[Reading passage Boundary: Start]
In contrast to the emphasis in orthodox psychoanalysis upon generating insight into unconscious processes, Winnicott considered that playing was the key to emotional and psychological well-being. It is likely that he first came upon this notion from his collaboration in wartime with the psychiatric social worker, Clare Britton (later a psychoanalyst and his second wife), who in 1945 published an article on the importance of play for children. By "playing", he meant not only the ways that children of all ages play, but also the way adults "play" through making art, or engaging in sports, hobbies, humour, meaningful conversation, et cetera. At any age, he saw play as crucial to the development of authentic selfhood, because when people play they feel real, spontaneous and alive, and keenly interested in what they are doing. He thought that insight in psychoanalysis was helpful when it came to the patient as a playful experience of creative, genuine discovery; dangerous when patients were pressured to comply with their analyst's authoritative interpretations, thus potentially merely reinforcing a patient's false self. Winnicott believed that it was only in playing that people are entirely their true selves, so it followed that for psychoanalysis to be effective, it needed to serve as a mode of playing.

Two of the techniques whereby Winnicott used play in his work with children were the squiggle game and the spatula game. The first involved Winnicott drawing a shape for the child to play with and extend (or vice versa) – a practice extended by his followers into that of using partial interpretations as a 'squiggle' for a patient to make use of.

The second, more famous instance involved Winnicott placing a spatula (tongue depressor) within the child's reach for him to play with. Winnicott considered that "if he is just an ordinary baby he will notice the attractive object...and he will reach for it....[then] in the course of a little while he will discover what he wants to do with it". From the child's initial hesitation in making use of the spatula, Winnicott derived his idea of the necessary 'period of hesitation' in childhood (or analysis), which makes possible a true connection to the toy, interpretation or object presented for transference.

Many of Winnicott's writings show his efforts to understand what helps people to be able to play, and on the other hand what blocks some people from playing. Babies can be playful when they are cared for by people who respond to them warmly and playfully, like a mother who smiles and says, "Peek-a-boo!" when she sees her baby playfully peeking out from behind his hands. If the mother never responded playfully, sooner or later the baby would stop trying to elicit play from her. Indeed, Winnicott came to consider that "Playing takes place in the potential space between the baby and the mother-figure....[T]he initiation of playing is associated with the life experience of the baby who has come to trust the mother figure". "Potential space" was Winnicott's term for a sense of an inviting and safe interpersonal field in which one can be spontaneously playful while at the same time connected to others (again a concept that has been extrapolated to the practice of analysis).
[Reading passage Boundary: End]
[Available data Boundary: Start]
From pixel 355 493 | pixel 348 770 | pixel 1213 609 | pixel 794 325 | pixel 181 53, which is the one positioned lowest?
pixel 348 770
[Available data Boundary: End]
• **Set of tasks**
a. In the passage on Winnicott and play, who published an article on the importance of play for children in 1945?
b. Pick up the passage on Winnicott and play after its last sentence and carry it on.
The material plays no part in this work.

• **Solved tasks**
a. Clare Britton, a psychiatric social worker who later became a psychoanalyst and Winnicott's second wife.

b.
Playing can also be seen in the use of a transitional object, Winnicott's term for an object, such as a teddy bear, that has a quality for a small child of being both real and made-up at the same time. Winnicott pointed out that no one demands that a toddler explain whether his Binky is a "real bear" or a creation of the child's own imagination, and went on to argue that it is very important that the child is allowed to experience the Binky as being in an undefined, "transitional" status between the child's imagination and the real world outside the child. For Winnicott, one of the most important and precarious stages of development was in the first three years of life, when an infant grows into a child with an increasingly separate sense of self in relation to a larger world of other people. In health, the child learns to bring his or her spontaneous, real self into play with others; in a false self disorder, the child has found it unsafe or impossible to do so, and instead feels compelled to hide the true self from other people, and pretend to be whatever they want instead. Playing with a transitional object can be an important early bridge between self and other, which helps a child develop the capacity to be genuine in relationships, and creative.

Playing for Winnicott ultimately extended all the way up from earliest childhood experience to what he called "the abstractions of politics and economics and philosophy and culture...this 'third area', that of cultural experience which is a derivative of play".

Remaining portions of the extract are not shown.